The very next day it happened again. This time I was at work. It was so severe I essentially gave up on life. I accepted that the doctors couldn’t find anything and that I was about to die. Then I didn’t die. About 20 minutes later I was better, as if nothing had happened.
After doing some research on the symptoms, I found the answer – I was suffering from panic attacks, a type of anxiety disorder that causes immediate, intense feelings of fear, often about one’s health, and can lead to over-sensitivity to small changes in the body or psychosomatic pains and health issues.
Of course, all the research in the world couldn’t tell me that what I was experiencing wasn’t real. It took years for me to overcome these panic attacks. For a time I was intensely agoraphobic, and I struggled to maintain any type of relationship because the panic attacks kept coming back. It wasn’t until years later when someone I really cared about forced me to get help that I was able to find a way to rid myself of the panic attacks.

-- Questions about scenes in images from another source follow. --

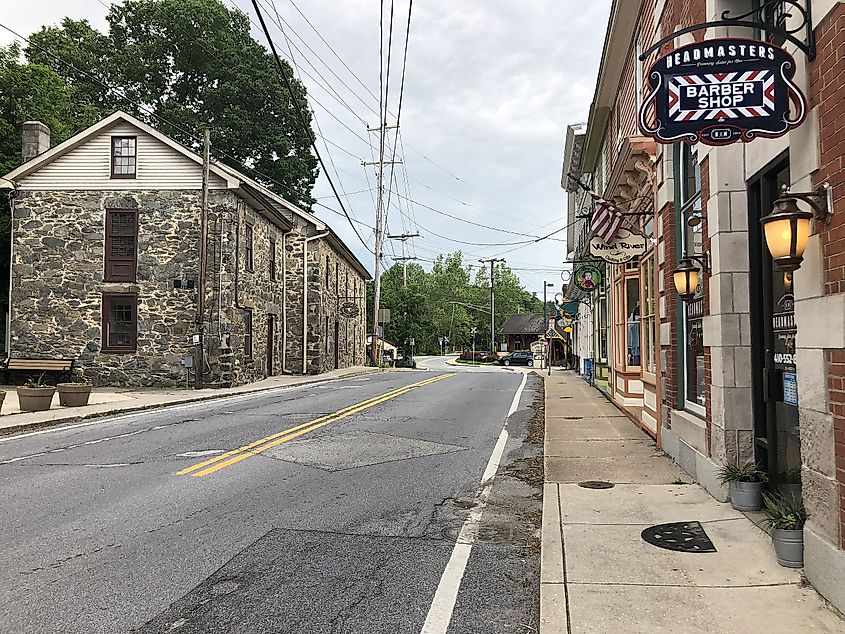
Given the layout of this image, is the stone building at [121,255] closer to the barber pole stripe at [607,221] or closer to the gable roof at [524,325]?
the barber pole stripe at [607,221]

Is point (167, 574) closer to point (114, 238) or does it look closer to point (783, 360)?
point (783, 360)

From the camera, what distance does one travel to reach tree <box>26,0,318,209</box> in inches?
1874

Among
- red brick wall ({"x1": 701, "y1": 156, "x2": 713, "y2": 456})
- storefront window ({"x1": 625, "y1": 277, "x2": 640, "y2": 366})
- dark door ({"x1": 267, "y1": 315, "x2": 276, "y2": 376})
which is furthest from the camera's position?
dark door ({"x1": 267, "y1": 315, "x2": 276, "y2": 376})

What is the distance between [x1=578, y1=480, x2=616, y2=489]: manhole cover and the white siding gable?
20.2 metres

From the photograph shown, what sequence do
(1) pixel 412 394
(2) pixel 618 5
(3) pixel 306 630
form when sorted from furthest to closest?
(1) pixel 412 394, (2) pixel 618 5, (3) pixel 306 630

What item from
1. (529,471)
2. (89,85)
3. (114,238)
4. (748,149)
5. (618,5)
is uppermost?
(89,85)

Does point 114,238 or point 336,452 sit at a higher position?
point 114,238

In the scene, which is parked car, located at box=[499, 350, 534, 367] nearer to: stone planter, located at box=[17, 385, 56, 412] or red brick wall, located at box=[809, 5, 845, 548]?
stone planter, located at box=[17, 385, 56, 412]

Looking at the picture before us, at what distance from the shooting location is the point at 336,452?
10.7m

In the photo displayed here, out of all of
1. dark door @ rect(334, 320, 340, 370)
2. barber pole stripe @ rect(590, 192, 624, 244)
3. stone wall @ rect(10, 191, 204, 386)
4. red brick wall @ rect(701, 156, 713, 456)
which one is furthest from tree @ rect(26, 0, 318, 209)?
red brick wall @ rect(701, 156, 713, 456)

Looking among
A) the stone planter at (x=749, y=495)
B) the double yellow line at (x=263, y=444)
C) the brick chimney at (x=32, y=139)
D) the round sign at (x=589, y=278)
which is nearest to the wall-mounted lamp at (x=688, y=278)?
the stone planter at (x=749, y=495)

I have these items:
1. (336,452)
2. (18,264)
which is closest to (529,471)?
(336,452)

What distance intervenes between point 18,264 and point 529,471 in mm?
22126

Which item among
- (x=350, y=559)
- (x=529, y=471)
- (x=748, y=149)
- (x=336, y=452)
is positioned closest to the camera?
(x=350, y=559)
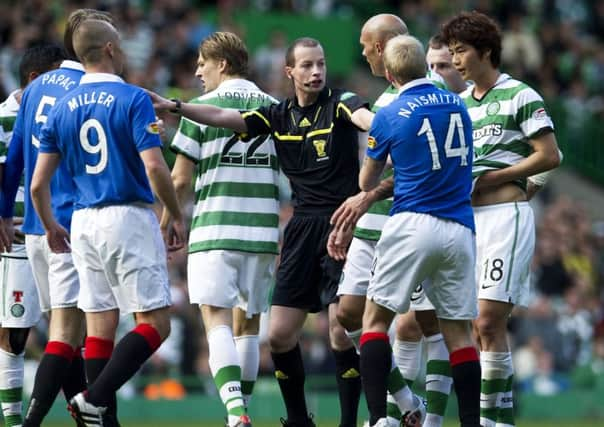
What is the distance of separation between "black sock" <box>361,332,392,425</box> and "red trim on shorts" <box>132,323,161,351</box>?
4.45ft

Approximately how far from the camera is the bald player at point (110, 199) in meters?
9.14

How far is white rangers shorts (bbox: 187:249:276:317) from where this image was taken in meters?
10.0

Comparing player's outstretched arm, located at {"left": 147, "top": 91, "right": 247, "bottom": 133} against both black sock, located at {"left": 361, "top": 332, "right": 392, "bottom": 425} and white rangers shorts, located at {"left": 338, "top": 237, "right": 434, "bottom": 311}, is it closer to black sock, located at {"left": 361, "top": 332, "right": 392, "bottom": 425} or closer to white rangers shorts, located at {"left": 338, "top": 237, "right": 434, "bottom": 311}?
white rangers shorts, located at {"left": 338, "top": 237, "right": 434, "bottom": 311}

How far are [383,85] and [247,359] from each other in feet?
49.1

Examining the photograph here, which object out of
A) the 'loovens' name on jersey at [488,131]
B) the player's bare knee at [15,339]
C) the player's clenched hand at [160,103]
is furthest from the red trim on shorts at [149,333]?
the 'loovens' name on jersey at [488,131]

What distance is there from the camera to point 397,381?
389 inches

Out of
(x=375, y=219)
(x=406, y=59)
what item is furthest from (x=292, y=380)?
(x=406, y=59)

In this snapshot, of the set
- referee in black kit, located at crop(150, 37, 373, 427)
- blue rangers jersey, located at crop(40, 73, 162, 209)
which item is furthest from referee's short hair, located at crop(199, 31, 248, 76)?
blue rangers jersey, located at crop(40, 73, 162, 209)

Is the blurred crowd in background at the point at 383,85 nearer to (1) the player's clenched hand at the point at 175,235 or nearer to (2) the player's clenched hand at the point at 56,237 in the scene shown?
Answer: (1) the player's clenched hand at the point at 175,235

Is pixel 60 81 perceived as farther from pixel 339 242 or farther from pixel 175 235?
pixel 339 242

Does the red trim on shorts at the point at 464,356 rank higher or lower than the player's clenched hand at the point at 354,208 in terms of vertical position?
lower

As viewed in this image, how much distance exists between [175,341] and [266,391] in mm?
1399

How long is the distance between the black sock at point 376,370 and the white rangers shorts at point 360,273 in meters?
0.67

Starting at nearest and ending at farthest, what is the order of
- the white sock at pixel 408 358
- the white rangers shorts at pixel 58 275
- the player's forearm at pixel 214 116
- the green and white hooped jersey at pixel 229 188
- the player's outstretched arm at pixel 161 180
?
the player's outstretched arm at pixel 161 180
the player's forearm at pixel 214 116
the white rangers shorts at pixel 58 275
the green and white hooped jersey at pixel 229 188
the white sock at pixel 408 358
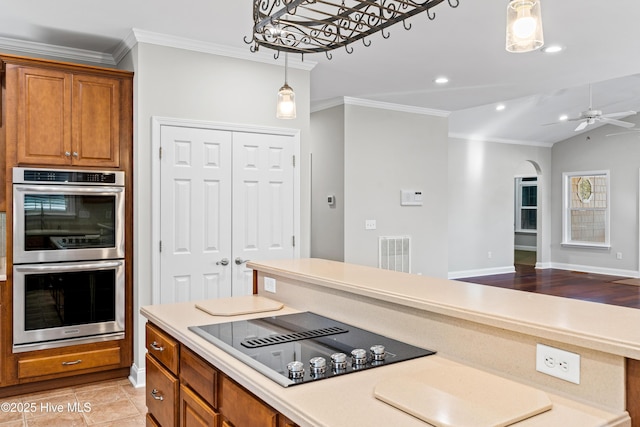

It wasn’t long after ridding myself of them that I realized how many others were experiencing the same thing, and how little awareness there was about the severity of panic attacks and what the experience was really like. Those that suffer from panic attacks tend to legitimately feel that they’re about to die – every time they suffer from a panic attack. What makes it worse is that it’s impossible for a doctor to tell you that nothing is wrong in a way that’s comforting. There’s always a concern, deep in the back of your mind, that the doctors simply haven’t been able to find it yet, because the panic attacks are so real and so pronounced that during the panic attack it’s easy to feel as if there is no way the doctors are correct.
It’s this lack of awareness and understanding about panic disorders that started me off on my mission to educate others about what panic attacks really feel like. Panic attacks have very few treatments, and yet the experience can be so incredibly draining and damaging that it can easily ruin the lives of anyone that’s experienced one. For a while I was spreading the word verbally, but it wasn’t long before I realized that the best way to get information out there is to utilize the worldwide power of the web. I started my website, www.calmclinic.com, and I frequently provide posts and answer questions on websites all over the world on almost every topic imaginable, in order to get the word out there and make sure that others understand what they’re going through.
Panic attacks took away years of my life, and if I hadn’t gotten help they would have taken them all. It’s difficult for most people to understand what a serious and intense experience it is to believe that you’re dying every time you leave the house. That’s why I became so interested in teaching others about panic attacks and discovering panic attack treatments and that’s why I will continue to spread the word on the topic to anyone that wants to listen.